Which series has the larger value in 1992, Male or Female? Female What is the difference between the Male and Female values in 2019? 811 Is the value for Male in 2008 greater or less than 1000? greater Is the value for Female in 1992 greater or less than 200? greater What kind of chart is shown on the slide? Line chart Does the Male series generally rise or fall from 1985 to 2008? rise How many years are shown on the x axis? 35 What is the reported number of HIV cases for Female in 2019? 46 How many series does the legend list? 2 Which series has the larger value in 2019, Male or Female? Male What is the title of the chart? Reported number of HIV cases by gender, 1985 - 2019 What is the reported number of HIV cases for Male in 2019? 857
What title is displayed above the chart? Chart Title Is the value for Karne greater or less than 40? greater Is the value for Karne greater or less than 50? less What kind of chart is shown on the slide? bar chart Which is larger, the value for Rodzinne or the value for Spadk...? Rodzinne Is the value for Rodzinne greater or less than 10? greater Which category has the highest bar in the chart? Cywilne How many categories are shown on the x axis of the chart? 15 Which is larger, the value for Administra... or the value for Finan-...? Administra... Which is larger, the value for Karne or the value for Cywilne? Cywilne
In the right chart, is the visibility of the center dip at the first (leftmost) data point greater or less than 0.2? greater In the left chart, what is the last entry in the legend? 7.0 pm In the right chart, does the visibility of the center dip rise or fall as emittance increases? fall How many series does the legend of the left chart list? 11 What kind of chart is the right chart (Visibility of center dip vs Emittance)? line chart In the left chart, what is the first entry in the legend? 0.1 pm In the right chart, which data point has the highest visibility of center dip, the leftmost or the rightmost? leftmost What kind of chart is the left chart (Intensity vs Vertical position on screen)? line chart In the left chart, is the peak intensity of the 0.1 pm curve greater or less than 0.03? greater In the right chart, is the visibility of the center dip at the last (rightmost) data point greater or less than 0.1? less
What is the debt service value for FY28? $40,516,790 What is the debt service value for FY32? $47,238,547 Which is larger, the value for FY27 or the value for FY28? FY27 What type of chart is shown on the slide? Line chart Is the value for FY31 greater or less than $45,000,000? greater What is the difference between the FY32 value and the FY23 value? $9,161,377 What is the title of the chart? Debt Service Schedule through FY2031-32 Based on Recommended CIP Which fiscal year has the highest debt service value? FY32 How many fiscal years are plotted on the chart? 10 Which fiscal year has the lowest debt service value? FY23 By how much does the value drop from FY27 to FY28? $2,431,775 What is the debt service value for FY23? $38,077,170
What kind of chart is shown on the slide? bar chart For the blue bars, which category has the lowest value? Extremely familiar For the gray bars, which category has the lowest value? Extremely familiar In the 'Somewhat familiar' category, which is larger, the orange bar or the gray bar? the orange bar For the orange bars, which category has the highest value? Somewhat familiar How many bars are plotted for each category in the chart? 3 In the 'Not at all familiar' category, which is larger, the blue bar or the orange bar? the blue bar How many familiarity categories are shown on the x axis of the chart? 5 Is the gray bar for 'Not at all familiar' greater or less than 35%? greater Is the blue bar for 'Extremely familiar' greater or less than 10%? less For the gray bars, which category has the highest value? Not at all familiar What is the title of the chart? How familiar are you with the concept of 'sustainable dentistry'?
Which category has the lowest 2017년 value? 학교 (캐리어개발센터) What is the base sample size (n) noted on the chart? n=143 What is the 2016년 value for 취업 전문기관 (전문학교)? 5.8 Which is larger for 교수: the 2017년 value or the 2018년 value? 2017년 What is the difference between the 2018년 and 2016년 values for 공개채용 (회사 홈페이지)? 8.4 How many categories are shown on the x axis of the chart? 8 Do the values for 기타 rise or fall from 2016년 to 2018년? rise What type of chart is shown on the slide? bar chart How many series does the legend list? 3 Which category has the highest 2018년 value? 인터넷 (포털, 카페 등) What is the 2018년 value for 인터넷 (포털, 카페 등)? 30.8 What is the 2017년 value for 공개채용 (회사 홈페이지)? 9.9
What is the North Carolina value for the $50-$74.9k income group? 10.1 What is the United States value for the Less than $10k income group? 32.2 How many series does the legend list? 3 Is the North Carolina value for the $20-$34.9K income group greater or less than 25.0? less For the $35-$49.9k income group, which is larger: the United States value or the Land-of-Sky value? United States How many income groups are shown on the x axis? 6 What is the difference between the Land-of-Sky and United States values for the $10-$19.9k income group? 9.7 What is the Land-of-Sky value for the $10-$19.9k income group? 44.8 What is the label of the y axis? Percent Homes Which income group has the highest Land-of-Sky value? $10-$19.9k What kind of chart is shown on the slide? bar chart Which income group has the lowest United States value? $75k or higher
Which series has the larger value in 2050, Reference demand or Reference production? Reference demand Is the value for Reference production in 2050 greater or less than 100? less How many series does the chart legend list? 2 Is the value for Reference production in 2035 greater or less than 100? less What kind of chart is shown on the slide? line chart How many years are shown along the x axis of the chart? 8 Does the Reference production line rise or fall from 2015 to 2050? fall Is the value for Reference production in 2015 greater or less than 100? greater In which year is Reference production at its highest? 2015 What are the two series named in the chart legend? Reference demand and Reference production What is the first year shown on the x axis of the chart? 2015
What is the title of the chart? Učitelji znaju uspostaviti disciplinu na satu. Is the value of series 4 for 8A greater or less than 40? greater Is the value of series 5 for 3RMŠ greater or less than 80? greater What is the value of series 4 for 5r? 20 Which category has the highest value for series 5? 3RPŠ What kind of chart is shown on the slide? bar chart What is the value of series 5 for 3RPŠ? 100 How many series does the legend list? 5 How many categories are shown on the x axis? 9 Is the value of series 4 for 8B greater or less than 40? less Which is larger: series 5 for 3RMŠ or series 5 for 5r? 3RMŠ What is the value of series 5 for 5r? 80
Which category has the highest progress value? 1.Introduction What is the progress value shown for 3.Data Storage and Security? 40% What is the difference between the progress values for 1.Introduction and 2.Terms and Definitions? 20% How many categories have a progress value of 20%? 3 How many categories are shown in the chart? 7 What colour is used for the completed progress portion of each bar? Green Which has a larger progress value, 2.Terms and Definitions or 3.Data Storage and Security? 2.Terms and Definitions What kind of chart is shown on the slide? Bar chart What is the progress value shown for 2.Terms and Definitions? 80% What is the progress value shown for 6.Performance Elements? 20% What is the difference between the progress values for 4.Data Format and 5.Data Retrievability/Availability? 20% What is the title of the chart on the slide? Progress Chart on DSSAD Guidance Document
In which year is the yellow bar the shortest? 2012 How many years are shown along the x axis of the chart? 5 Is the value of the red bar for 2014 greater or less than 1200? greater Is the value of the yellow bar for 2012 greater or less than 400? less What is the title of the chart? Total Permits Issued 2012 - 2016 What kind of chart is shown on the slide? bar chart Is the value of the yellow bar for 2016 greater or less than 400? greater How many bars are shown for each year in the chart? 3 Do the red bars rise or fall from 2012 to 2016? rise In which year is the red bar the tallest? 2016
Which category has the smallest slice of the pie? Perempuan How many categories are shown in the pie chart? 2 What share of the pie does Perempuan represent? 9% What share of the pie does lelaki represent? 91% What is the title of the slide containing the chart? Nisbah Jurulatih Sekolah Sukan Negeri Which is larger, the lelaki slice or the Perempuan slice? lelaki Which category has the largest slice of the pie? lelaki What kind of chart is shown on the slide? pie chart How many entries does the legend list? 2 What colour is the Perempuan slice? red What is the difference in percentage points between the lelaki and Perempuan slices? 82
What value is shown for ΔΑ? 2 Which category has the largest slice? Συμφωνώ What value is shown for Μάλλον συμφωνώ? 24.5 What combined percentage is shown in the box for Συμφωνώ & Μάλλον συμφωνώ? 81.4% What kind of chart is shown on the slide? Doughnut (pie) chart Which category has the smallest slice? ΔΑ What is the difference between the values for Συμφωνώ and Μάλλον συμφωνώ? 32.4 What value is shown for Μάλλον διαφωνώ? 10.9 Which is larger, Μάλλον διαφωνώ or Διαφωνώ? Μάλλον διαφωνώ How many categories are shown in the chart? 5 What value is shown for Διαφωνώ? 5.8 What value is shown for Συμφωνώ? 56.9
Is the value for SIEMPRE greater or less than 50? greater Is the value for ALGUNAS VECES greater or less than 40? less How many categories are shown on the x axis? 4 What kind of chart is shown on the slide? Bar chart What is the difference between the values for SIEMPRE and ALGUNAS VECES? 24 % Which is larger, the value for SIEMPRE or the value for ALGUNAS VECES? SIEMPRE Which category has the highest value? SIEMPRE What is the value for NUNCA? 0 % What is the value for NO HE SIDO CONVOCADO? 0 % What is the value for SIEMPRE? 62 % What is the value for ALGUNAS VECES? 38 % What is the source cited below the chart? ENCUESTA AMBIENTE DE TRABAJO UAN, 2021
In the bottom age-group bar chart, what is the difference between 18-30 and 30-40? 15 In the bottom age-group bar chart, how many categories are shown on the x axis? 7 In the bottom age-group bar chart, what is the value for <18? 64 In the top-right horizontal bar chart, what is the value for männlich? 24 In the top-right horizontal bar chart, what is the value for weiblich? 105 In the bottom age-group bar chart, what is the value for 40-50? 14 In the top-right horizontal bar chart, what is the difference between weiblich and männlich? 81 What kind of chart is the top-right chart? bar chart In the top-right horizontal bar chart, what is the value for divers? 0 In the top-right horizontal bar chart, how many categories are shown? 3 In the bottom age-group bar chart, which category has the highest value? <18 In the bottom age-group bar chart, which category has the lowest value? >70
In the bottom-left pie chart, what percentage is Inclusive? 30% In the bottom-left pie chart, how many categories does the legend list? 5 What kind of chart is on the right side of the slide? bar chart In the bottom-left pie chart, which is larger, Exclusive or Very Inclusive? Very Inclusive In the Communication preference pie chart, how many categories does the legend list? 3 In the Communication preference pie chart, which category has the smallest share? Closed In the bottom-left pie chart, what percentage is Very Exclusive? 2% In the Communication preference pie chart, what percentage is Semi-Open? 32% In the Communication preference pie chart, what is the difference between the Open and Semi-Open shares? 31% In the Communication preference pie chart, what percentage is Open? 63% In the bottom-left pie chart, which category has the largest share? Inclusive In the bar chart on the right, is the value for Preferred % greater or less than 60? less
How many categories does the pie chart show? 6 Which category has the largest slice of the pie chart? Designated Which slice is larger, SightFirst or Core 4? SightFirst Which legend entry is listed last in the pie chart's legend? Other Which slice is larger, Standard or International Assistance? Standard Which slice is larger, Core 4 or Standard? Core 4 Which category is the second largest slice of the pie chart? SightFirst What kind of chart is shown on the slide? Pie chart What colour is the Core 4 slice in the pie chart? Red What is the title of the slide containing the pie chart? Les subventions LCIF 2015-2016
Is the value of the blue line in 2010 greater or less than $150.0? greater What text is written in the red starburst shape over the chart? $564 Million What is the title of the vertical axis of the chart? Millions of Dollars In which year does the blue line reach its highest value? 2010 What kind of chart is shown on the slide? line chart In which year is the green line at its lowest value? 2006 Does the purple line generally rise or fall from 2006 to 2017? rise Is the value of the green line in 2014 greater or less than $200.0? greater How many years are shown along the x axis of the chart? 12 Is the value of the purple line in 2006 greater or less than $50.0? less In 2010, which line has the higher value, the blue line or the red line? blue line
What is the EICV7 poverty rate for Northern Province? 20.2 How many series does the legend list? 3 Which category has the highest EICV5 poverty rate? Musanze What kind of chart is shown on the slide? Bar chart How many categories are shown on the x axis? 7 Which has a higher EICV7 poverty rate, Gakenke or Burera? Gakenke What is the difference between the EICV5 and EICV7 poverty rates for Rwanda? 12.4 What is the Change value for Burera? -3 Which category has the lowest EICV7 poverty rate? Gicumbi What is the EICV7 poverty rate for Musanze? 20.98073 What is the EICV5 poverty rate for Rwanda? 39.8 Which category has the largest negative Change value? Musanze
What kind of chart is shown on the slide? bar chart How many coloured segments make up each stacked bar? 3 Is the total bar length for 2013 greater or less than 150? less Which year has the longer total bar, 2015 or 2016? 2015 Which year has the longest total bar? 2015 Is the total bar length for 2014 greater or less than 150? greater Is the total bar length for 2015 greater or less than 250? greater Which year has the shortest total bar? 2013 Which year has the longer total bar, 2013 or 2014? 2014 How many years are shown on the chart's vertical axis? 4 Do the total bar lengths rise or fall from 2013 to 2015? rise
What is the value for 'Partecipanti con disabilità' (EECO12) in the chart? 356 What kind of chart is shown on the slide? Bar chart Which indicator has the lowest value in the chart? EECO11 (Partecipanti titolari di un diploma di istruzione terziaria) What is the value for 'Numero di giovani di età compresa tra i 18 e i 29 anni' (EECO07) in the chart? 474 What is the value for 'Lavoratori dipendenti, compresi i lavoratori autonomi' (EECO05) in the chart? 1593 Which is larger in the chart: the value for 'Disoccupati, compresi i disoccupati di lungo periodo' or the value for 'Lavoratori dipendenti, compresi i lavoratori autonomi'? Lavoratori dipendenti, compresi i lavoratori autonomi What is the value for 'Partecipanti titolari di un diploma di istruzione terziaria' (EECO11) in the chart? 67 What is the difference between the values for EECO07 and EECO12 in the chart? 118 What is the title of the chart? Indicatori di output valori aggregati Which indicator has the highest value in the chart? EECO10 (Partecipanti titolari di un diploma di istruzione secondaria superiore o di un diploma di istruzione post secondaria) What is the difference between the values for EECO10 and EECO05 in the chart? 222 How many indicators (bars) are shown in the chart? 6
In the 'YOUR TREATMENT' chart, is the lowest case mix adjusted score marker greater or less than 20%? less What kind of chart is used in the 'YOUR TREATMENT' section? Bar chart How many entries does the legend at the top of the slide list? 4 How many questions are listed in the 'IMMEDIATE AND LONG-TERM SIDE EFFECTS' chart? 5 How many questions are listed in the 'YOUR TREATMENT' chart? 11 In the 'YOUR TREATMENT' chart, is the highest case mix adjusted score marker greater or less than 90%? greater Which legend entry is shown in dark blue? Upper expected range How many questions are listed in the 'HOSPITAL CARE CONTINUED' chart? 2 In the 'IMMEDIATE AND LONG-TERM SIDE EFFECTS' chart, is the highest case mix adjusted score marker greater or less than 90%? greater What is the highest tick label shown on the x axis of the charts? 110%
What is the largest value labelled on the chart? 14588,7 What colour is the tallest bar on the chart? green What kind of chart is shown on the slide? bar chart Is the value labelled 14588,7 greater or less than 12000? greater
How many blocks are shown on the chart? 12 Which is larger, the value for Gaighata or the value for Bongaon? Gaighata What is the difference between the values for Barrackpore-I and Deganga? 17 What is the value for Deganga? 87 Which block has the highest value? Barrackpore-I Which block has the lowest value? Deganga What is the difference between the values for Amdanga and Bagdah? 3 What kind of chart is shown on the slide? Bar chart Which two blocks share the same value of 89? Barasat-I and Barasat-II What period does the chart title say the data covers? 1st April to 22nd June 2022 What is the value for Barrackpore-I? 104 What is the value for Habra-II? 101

# # #

## INSTRUCTION
Pull out the part of the records that opens with the first line and closes with the line containing "What title is", both included, and reproduce it word for word.

## WRITTEN SOLUTION
Which series has the larger value in 1992, Male or Female? Female What is the difference between the Male and Female values in 2019? 811 Is the value for Male in 2008 greater or less than 1000? greater Is the value for Female in 1992 greater or less than 200? greater What kind of chart is shown on the slide? Line chart Does the Male series generally rise or fall from 1985 to 2008? rise How many years are shown on the x axis? 35 What is the reported number of HIV cases for Female in 2019? 46 How many series does the legend list? 2 Which series has the larger value in 2019, Male or Female? Male What is the title of the chart? Reported number of HIV cases by gender, 1985 - 2019 What is the reported number of HIV cases for Male in 2019? 857
What title is displayed above the chart? Chart Title Is the value for Karne greater or less than 40? greater Is the value for Karne greater or less than 50? less What kind of chart is shown on the slide? bar chart Which is larger, the value for Rodzinne or the value for Spadk...? Rodzinne Is the value for Rodzinne greater or less than 10? greater Which category has the highest bar in the chart? Cywilne How many categories are shown on the x axis of the chart? 15 Which is larger, the value for Administra... or the value for Finan-...? Administra... Which is larger, the value for Karne or the value for Cywilne? Cywilne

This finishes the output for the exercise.